2. Structured and unstructured data: Today, analysts/data scientists are increasingly making the distinction between structured and unstructured data. The form of data used in most companies to mine information is structured data. This form of data is often stored in operational databases, spreadsheets, etc. Columns (fields) are predefined. Likewise, the links (keys) between the fields are well defined. Relationships can be established and analysis files created with relatively little effort. BI departments are able to increase the quality of the data by means of duplication layers.
However, we also store all kinds of data in documents, e-mail, complaints, Twitter, internet sites, etc. This data is not directly applicable in analyzes. Before analysis can be done on the existing data, the individual values or strings of words must be converted to columns in an analysis file. This means that text data must be normalized. This includes standardizing uppercase and lowercase letters, removing stop words and defining the stem. The process involved in this is called natural language processing (NLP). Unstructured data is therefore not so structured from its origin.
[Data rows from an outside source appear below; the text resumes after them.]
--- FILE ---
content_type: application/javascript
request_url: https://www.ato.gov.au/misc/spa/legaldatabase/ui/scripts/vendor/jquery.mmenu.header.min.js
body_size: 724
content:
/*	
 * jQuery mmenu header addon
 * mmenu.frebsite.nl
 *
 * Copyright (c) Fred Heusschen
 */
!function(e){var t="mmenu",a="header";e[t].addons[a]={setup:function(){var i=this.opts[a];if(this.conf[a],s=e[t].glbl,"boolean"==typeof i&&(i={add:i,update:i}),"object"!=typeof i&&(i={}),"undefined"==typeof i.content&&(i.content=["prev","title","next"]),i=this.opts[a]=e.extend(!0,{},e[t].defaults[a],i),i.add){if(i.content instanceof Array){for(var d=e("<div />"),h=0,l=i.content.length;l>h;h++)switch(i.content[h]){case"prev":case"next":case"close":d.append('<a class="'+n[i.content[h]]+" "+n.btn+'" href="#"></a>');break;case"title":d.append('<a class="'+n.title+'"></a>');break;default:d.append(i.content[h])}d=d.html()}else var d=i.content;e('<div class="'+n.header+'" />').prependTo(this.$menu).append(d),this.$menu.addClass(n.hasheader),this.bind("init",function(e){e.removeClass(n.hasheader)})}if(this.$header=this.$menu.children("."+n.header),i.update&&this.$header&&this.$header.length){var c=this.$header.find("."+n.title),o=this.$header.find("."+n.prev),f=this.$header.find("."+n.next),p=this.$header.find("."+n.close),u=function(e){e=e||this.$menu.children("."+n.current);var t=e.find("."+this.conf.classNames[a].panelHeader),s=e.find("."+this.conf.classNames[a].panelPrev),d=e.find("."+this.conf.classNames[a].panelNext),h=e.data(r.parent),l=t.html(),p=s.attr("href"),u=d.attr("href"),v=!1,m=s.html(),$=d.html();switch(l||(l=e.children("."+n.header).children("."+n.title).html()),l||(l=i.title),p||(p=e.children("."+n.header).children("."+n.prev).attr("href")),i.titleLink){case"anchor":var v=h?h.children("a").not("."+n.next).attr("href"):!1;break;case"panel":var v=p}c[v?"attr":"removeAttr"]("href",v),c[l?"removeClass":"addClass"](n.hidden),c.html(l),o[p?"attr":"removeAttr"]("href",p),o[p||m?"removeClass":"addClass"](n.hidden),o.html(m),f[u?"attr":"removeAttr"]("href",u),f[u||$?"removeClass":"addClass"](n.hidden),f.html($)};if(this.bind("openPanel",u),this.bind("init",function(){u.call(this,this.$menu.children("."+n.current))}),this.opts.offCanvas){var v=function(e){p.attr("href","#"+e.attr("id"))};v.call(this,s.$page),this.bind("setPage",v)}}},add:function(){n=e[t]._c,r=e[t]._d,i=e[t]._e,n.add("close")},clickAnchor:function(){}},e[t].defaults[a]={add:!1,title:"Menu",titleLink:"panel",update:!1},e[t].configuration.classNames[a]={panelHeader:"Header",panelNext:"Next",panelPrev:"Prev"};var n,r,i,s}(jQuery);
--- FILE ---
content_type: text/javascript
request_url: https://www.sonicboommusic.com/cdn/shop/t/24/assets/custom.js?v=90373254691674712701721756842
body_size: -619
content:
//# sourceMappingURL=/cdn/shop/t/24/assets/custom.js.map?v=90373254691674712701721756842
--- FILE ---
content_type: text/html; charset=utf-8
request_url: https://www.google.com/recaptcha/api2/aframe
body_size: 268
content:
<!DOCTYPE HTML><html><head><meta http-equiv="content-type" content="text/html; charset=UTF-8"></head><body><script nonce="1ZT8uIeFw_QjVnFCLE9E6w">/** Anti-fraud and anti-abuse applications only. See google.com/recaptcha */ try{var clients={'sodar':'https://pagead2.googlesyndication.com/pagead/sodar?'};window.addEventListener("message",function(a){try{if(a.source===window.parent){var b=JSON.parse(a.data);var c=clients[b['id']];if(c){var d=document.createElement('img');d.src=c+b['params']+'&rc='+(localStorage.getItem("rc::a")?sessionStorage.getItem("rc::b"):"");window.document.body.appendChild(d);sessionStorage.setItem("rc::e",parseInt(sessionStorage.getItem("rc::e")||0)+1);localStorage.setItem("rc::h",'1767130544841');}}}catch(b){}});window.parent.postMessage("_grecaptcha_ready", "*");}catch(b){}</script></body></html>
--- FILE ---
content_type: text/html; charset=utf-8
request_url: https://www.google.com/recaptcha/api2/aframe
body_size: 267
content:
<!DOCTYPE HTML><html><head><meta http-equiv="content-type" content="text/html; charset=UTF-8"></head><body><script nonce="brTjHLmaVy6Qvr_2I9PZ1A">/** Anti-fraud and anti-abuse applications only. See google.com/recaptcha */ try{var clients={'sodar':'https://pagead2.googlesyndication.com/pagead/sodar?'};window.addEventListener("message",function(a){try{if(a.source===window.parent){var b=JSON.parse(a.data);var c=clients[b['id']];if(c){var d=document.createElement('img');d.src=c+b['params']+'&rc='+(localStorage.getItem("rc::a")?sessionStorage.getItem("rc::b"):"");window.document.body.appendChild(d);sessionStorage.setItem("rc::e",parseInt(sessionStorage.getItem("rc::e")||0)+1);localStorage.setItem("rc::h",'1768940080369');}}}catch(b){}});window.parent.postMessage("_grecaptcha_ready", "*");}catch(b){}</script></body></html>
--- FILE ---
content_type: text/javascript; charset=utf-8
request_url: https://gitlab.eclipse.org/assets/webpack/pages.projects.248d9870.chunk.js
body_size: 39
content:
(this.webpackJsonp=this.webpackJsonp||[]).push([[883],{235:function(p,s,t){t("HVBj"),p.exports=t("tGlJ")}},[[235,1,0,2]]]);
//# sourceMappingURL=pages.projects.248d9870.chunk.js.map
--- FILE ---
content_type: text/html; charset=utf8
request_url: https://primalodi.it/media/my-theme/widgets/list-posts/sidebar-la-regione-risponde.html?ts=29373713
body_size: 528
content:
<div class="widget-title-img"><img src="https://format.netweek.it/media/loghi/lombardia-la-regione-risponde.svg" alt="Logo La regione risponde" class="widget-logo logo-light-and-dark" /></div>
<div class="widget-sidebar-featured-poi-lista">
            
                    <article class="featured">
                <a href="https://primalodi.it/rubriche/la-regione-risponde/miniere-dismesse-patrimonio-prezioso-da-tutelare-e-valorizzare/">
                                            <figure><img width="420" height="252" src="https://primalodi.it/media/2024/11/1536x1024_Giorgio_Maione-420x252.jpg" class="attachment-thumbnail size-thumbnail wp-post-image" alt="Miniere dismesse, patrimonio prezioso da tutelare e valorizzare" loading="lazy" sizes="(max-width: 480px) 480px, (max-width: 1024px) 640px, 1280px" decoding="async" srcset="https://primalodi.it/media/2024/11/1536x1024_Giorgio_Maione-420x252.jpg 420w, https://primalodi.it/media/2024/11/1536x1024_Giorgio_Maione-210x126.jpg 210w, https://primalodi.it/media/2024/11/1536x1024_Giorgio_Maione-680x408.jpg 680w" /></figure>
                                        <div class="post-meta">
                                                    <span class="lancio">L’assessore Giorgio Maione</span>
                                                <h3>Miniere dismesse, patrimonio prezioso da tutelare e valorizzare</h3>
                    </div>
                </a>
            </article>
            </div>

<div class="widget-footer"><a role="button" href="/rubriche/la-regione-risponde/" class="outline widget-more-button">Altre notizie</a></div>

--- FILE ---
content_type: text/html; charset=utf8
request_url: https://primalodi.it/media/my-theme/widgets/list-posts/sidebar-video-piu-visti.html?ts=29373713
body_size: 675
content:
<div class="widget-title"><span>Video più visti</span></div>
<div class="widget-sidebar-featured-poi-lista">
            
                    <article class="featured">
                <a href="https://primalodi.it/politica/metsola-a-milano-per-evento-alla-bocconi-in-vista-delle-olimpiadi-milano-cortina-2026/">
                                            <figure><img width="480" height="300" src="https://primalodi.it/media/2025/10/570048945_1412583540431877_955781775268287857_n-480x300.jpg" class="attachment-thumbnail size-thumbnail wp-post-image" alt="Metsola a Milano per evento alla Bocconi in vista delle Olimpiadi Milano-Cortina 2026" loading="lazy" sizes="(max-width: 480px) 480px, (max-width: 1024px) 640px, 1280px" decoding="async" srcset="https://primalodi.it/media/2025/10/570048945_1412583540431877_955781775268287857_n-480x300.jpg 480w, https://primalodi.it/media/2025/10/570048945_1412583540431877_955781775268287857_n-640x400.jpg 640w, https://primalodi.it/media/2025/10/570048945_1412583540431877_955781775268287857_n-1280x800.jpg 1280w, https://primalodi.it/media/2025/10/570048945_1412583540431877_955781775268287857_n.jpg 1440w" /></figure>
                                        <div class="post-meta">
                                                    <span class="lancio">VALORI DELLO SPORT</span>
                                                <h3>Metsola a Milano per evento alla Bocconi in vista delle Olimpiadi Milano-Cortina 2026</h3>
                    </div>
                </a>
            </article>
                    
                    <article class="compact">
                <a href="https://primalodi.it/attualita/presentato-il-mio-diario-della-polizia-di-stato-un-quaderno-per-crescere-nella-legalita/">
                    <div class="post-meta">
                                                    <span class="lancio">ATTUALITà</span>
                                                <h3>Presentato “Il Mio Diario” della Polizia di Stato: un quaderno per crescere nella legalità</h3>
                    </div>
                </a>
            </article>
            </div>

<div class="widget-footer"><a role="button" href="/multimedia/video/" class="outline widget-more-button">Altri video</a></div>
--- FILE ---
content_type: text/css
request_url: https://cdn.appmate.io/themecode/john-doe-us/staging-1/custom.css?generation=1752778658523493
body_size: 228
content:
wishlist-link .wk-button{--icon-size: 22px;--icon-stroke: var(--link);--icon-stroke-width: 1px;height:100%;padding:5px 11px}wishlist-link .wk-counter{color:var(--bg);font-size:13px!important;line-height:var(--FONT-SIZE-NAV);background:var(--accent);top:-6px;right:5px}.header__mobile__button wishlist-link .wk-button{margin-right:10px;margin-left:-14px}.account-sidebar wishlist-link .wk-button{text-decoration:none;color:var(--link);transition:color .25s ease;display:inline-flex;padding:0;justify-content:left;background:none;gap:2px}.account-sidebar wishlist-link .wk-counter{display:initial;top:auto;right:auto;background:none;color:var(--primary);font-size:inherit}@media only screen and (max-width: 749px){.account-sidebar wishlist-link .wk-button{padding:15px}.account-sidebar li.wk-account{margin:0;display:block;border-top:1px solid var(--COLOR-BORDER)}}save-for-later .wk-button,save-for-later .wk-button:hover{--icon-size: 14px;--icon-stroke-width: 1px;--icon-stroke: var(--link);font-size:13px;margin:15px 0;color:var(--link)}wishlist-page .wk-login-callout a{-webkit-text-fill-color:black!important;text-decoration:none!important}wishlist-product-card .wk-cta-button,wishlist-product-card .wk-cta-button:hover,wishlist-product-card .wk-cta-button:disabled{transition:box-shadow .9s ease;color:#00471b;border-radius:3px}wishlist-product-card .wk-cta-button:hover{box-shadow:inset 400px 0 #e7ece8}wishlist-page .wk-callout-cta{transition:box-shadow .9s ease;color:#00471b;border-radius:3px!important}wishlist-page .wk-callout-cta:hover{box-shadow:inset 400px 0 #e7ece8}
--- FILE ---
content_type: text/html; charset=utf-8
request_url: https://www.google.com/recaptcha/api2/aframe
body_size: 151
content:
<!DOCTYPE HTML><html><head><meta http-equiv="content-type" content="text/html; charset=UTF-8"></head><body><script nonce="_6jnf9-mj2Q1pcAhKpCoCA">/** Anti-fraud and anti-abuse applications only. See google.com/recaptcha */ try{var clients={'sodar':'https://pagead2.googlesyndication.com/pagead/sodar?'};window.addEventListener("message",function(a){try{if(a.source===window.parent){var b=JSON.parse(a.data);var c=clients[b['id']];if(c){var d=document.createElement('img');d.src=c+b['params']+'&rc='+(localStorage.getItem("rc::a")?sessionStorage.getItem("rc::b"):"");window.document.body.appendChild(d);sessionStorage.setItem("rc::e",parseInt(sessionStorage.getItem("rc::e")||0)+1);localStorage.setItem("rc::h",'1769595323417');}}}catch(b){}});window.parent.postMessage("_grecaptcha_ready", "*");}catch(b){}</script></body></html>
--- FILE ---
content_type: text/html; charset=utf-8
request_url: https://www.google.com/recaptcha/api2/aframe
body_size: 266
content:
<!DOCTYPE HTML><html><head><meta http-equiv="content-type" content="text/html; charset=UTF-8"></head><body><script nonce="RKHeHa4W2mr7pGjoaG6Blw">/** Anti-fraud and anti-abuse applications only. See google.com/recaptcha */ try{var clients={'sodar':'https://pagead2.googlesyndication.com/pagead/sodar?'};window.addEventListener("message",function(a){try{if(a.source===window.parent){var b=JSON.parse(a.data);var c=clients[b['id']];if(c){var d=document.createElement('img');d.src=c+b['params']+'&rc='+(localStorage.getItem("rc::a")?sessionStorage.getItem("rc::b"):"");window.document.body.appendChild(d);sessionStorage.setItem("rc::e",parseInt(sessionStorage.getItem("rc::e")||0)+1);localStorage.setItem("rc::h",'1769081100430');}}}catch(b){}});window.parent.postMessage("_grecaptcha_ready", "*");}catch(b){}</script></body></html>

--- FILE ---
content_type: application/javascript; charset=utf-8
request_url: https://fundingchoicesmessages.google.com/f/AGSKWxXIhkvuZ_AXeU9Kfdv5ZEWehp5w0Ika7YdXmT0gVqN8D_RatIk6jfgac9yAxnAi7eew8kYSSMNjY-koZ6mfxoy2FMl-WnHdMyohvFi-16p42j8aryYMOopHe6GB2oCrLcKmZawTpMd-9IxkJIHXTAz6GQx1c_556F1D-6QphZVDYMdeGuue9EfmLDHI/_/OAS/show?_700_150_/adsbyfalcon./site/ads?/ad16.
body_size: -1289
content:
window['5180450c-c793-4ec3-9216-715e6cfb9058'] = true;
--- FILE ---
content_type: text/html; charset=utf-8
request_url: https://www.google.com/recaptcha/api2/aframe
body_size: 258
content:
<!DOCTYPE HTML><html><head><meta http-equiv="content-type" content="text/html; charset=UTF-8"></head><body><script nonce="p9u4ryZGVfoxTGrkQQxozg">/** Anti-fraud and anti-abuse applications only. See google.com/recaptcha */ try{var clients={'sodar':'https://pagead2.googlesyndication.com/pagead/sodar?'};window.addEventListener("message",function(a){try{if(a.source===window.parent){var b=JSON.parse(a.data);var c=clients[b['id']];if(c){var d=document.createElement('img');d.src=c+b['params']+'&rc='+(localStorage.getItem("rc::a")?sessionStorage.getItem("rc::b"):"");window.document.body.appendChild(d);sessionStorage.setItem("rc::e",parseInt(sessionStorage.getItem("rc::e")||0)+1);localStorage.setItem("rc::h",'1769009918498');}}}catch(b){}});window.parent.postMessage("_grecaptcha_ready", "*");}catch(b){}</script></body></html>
In addition to data from documents, we can now also extract an incredible amount of data from all kinds of devices. Think of smartphones, telematics in cars and control mechanisms in houses. This information is often stored in long strings. Due to a large amount of data, an important process is recognizing patterns in strings. Systems biologists and microbiologists in particular, but also process analysts, have developed all kinds of algorithms to streamline this process. In short, the amount of unstructured data is many times greater than the amount of structured data.
3. Supervised and Unsupervised Learning:
Two concepts that are frequently used by today’s analysts are Supervised and Unsupervised Learning, in contrast to marketers often talk about segmentation models and score models. Supervised learning is very similar to scoring/predicting a model. You try to predict a binary value (yes / no or 0/1) or a continuous value as accurately as possible. The former is referred to by today’s data scientist/machine learning classification, the latter is often referred to as regression. An in-depth look at supervised learning in deep learning.
Unsupervised Learning is very similar to the aggregation of values or characteristics. It corresponds to concepts such as clustering, factor analysis, correlations, etc. In the case of Unsupervised Learning, we do not predict any value. In addition to Unsupervised Learning and supervised learning, we also know the terms reinforcement learning, online learning and active learning.
4. Scraping:
You need data to make a model. Previously, most data came from operational company databases. Today, data is mined from all kinds of different sources. But the internet is a source of data for today’s data scientist/analyst. The process of mining internet data is called scraping. Scraping is a discipline in itself. The art of scraping is to remove all tags and keep only the plain text. An important point of attention in arriving at tidy data is the normalization of the data. Because the amount of unstructured data is enormous, it is important to develop processes that transform unstructured data into columns as efficiently as possible. Techniques such as Map-Reduce play an important role in this.